About 20 years ago at the Ancaster Gun Show a well known fully automatic collector named Finn Nielson had a Japanese Second World War light machine gun for sale at one of his tables. I examined the piece and assumed it was still live. It was only when Finn showed me that the action was inoperable that I realized it had been deactivated because the welds were not visible from the outside. He had done a superb job.
 
For some time now many full autos and converted autos have been purchased by a few licensed owners for the specific purpose of deactivating them so that they can be sold to the general public. They are not being destroyed. I won't mention their names here even though one of them passed away about three years ago.

It's true that the guns no longer function after deactivation so in a sense they are "destroyed" by being welded up solid but that is the only way that non grandfathered people can own them.

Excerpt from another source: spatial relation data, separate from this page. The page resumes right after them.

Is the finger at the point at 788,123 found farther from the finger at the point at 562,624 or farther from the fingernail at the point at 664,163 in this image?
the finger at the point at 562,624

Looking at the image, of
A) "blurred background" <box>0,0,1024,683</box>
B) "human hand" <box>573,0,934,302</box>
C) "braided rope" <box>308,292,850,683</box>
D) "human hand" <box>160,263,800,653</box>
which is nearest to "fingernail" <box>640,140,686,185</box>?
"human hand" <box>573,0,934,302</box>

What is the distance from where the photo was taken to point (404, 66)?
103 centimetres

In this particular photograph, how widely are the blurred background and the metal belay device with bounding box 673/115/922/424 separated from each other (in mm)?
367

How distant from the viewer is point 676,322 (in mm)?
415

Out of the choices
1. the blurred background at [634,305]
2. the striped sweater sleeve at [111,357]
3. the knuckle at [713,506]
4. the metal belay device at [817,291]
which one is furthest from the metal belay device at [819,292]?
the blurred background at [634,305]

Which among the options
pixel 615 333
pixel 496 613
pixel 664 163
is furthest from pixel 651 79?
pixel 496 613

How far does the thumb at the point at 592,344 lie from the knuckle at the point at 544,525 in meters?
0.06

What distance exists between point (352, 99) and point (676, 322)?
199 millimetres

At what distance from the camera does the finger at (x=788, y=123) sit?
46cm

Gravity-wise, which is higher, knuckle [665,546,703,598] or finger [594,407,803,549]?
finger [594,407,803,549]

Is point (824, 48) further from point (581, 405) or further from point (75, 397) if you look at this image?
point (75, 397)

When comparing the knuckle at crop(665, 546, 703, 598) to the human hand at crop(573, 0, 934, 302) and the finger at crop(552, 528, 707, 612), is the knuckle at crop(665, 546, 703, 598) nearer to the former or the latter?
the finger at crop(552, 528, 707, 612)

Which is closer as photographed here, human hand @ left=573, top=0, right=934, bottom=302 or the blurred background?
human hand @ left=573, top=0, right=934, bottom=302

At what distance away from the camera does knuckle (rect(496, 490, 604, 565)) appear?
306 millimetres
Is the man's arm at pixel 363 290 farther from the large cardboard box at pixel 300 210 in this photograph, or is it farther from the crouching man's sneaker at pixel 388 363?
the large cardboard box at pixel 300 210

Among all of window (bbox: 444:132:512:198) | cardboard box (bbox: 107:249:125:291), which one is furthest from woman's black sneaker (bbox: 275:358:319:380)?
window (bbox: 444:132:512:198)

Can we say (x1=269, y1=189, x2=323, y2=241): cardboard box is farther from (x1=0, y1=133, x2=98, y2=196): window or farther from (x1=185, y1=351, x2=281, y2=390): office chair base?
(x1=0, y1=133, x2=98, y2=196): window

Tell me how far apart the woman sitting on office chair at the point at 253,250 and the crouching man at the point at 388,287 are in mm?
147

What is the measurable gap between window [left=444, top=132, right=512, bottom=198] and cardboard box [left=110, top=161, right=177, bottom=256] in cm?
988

About 20 years ago at the Ancaster Gun Show a well known fully automatic collector named Finn Nielson had a Japanese Second World War light machine gun for sale at one of his tables. I examined the piece and assumed it was still live. It was only when Finn showed me that the action was inoperable that I realized it had been deactivated because the welds were not visible from the outside. He had done a superb job.

I have a buddy who is doing this, these guns sell super cheap at auction, leaving lots of room for profit having them deactivated, and selling. I do not know why this is not happening more. Just need a gun smith who is authorized and willing to do the work. Money to be made.
 
For some time now many full autos and converted autos have been purchased by a few licensed owners for the specific purpose of deactivating them so that they can be sold to the general public. They are not being destroyed. I won't mention their names here even though one of them passed away about three years ago.

It's true that the guns no longer function after deactivation so in a sense they are "destroyed" by being welded up solid but that is the only way that non grandfathered people can own them.

About 20 years ago at the Ancaster Gun Show a well known fully automatic collector named Finn Nielson had a Japanese Second World War light machine gun for sale at one of his tables. I examined the piece and assumed it was still live. It was only when Finn showed me that the action was inoperable that I realized it had been deactivated because the welds were not visible from the outside. He had done a superb job.

That's it right there; if a gun isn't operable then it's just a big heavy paperweight.

Having them deactivated is better than nothing I suppose, but having a gun that can't fire is like having a classic car with no engine.

Good for looks only, but you will always wonder what it can do on the track.